Auch beim Catchen wird Rux nicht glücklich

Nur 41 Tage nach seinem letzten Boxkampf stand Rux wieder im Ring. Jetzt jedoch als Catcher. Während beim Einlauf zu seinem letzten Boxkampf Stille herrschte, wurde Rux nun im ausverkauften Zirkus Krone in München, wo regelmäßig Catch-Veranstaltungen stattfanden, von über 2.000 Fans ausgepfiffen. Im Kampf zeigte Rux so gut wie keine Ringer-Aktionen, sondern versuchte sich mit Schlägen zur Wehr zu setzen. Sein Gegner führte ihn regelrecht vor. Dem Publikum gefiel dies selbstverständlich, während die Veranstalter alles andere als begeistert waren. Am Ende siegte natürlich trotzdem Rux: Er schlug seinen Gegner KO. Man konnte ihm jedoch ansehen, dass er sich nicht wie der Sieger fühlte. Auch für die Zuschauer war er nicht der wahre Sieger und wurde erneut ausgepfiffen.

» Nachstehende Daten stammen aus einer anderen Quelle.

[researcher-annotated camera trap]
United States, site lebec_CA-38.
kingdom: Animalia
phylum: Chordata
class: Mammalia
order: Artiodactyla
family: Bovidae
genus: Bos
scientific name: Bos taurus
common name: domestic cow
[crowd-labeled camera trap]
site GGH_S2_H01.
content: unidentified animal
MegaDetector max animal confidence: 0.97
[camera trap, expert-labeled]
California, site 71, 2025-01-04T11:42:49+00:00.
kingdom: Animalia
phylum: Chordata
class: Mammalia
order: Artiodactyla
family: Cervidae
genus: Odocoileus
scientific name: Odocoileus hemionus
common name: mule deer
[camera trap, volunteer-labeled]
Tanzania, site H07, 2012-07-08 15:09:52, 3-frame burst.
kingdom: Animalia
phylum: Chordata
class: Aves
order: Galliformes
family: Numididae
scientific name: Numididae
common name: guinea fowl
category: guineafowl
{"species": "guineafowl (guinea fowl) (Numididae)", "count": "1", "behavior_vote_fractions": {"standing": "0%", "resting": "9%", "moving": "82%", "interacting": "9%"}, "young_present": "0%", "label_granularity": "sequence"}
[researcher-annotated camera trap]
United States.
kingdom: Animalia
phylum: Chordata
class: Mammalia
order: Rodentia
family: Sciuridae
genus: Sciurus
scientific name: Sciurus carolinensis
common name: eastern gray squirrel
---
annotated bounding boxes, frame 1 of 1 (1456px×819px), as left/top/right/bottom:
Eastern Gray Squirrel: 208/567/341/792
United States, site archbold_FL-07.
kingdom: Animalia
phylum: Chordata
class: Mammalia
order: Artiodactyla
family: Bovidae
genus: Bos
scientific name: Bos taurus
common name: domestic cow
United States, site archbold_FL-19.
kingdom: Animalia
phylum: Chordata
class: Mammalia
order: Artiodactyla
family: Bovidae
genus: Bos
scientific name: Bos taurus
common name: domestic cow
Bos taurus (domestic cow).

Es wurde nicht besser für den ehemaligen Box-Europameister. Zwei Wochen später, als er einen Kampf durch Disqualifikation nach mehreren Tiefschlägen gewann, hatten die Zuschauer endgültig genug. Sie pfiffen nicht nur, sondern brüllten laut "Schiebung!" Von mehreren Zeitungen wurde dies bereits als Ende der Catcher-Karriere von Rux bezeichnet. Doch der ehemalige Box-Europameister machte weiter und gewann weiterhin den Großteil seiner Kämpfe. Niederlagen gab es meist nur durch Disqualifikation.

Nach zwei Monaten war dann der große Bayernpreis, wie das Turnier im Zirkus Krone hieß, vorüber. Rux beendete es auf dem vierten Platz. In den zwei Monaten hatte er nur einen Tag Pause und bestritt mehr Kämpfe als in seinen letzten Jahren als Boxer zusammen. Ähnlich stressig ging es weiter, nach nur einem Tag Pause stand ein einmonatiges Turnier in Stuttgart an. Ab Ende Februar 1953 standen weitere Turniere in München, Hannover und seiner Heimatstadt Berlin an. Beim Turnier in Hannover gelang ihm mit dem Turniersieg der größte Erfolg seiner Catcher-Karriere. Trotzdem waren das Leben als Catcher und der Sport an sich einfach nichts für den Berliner, aufgrund seiner mangelnden Fähigkeiten als Catcher ließen ihn die Veranstalter teilweise sogar Boxkämpfe bestreiten.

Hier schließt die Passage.